Sven Oscar Kullander (born 30 November 1952 in Sollefteå) is a Swedish biologist specialised in ichthyology.
He primarily researches cichlids – notably the genus Apistogramma and the Cichlasoma-complex – and other tropical fresh water fishes.
He also has been working with endangered fish species in Sweden.

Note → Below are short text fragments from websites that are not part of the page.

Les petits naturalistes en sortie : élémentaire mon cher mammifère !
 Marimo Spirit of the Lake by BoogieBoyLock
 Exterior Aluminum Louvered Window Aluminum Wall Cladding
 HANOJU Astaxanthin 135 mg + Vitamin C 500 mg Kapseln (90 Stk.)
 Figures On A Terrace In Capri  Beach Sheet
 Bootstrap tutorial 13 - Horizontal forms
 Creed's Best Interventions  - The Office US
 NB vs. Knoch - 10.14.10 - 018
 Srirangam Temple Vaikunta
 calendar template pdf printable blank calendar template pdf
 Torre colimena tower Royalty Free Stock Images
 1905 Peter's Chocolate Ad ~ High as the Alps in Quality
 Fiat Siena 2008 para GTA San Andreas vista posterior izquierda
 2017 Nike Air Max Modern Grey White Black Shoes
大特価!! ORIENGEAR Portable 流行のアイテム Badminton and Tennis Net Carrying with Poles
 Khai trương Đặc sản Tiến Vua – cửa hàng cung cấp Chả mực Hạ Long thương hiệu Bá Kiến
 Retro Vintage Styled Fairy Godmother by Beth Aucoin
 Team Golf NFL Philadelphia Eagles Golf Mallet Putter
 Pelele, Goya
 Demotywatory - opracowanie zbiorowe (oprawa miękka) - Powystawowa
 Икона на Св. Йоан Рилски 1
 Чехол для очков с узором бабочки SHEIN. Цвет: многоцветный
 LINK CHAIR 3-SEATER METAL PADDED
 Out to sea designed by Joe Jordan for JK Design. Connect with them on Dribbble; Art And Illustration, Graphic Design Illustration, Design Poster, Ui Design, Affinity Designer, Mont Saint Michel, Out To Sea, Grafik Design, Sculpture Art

He studied at the universities of Umeå and Stockholm, and took his Ph.D. in Stockholm in 1984. He is currently senior curator at the Swedish Museum of Natural History in Stockholm, with the responsibility for the ichthyologic and herpetologic collections. Kullander also coordinates the museum's contributions to FishBase.

Kullander has produced more than 100 scientific and popular publications on fishes, and described many groups and new species of cichlids.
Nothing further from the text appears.